• Document section:
+-------+
In this setup, the “Direct answer” mode serves as a better baseline, as it shares the same weights as the “Latent CoT” mode. This enables us to directly attribute any performance improvement to the computation performed in the latent vectors.

	GSM8k	CommonsenseQA	MultiArith	SVAMP
Direct answer	36.72 ± 0.38	67.19 ± 0.31	67.78 ± 0.56	45.77 ± 0.5
Verbalized CoT	42.10 ± 0.35 (+5.38)	64.78 ± 0.67 (-2.41)	80.37 ± 0.64 (+12.59)	48.50 ± 0.66 (+2.73)
Latent CoT	41.60 ± 0.81 (+4.88)	66.94 ± 0.45 (-0.25)	83.33 ± 1.47 (+15.55)	48.50 ± 0.44 (+2.73)

The performance of the Llama 3.2 1B model trained for 10 epochs on about 40M tokens from the GSM8k and CommonsenseQA datasets. In parentheses, we denote the uplift over the “Direct answer” mode.

Evaluation prompts

In our experiments, we use math problems similar to these from the GSM8k dataset, requiring three reasoning steps to solve. To easily generate multiple evaluation prompts, we use 20 templates that we fill with numbers ranging from 1 to 10. In total, unless stated otherwise, we present results for 1000 prompts.

Example template:

A team starts with {X} members. They recruit {Y} new members. Then each current member recruits {Z} additional people. How many people are there now on the team? Give the answer only and nothing else.

Experiments

How many latent vectors does the model actually use?
+-------+
Spatial grounding data
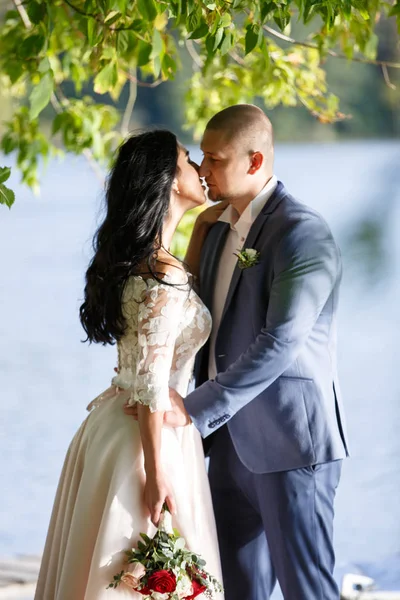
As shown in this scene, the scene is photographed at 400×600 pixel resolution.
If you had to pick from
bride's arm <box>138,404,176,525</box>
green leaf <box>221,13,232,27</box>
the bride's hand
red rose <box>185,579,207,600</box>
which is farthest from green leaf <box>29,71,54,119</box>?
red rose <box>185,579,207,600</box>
+-------+
• Tasks and exercises:
1) Summarize the latent chain-of-thought excerpt in three sentences.
2) Write the next part of the latent chain-of-thought excerpt, picking up after its final line.

• Results of the tasks:
1) The "Direct answer" mode is used as the baseline because it shares the same weights as the "Latent CoT" mode, so any performance improvement can be attributed to computation in the latent vectors. For a Llama 3.2 1B model trained for 10 epochs on about 40M tokens from GSM8k and CommonsenseQA, Latent CoT scored higher than Direct answer on GSM8k, MultiArith and SVAMP but slightly lower on CommonsenseQA. Unless stated otherwise, results are reported for 1000 evaluation prompts made from 20 templates of three-step math problems similar to GSM8k, filled with numbers from 1 to 10.

2)
To determine whether the model actually uses all of its latent vectors—and to identify vectors we can target for our interpretability study—we compare accuracy across different numbers of latent CoT iterations (i.e., how many vectors it can use in its chain of thought before receiving an end-of-thinking token and producing a final answer):

**Accuracy comparison across different numbers of latent reasoning iterations.** The model achieves the highest accuracy with five reasoning iterations. Note that the model was trained to **always use six iterations**.

We observe a very notable increase in accuracy after the fifth latent iteration, which may indicate that the model uses at least the first four latent vectors. The final iteration appears unnecessary, at least on our evaluation set, as it does not improve accuracy.

Below, we try to explain what these vectors do using interpretability.

The model represents intermediate calculations in latent vectors

Suggestive Evidence From Logit Lens

The verbalized CoT for math problems that we trained the CODI model on usually contains intermediate calculations required to solve a math task. Here, we investigate whether the model also represents them in the latent CoT.

For example, given the prompt: “A team starts with 3 members. They recruit 5 new members. Then each current member recruits 2 additional people. How many people are there now on the team?”, we expect the reasoning should look like:
Step1: 3 + 5 = 8
Step2: Step1 * 2 = 8 * 2 = 16
Step3: Step1 + Step2 = 8 + 16 = 24

When we do the logit lens to get the most likely token at each layer on positions corresponding to the latent vectors, we see that the model indeed strongly represents Step1 value on the third latent vector and Step2 value on the fifth latent vector:

**Logit lens on latent reasoning positions for prompt: “****A team starts with 3 members. They recruit 5 new members. Then each current member recruits 2 additional people. How many people are there now on the team?”**. The model strongly represents the intermediate calculations in the latent vectors. However, most of the other tokens have very low probability and are not easily interpretable.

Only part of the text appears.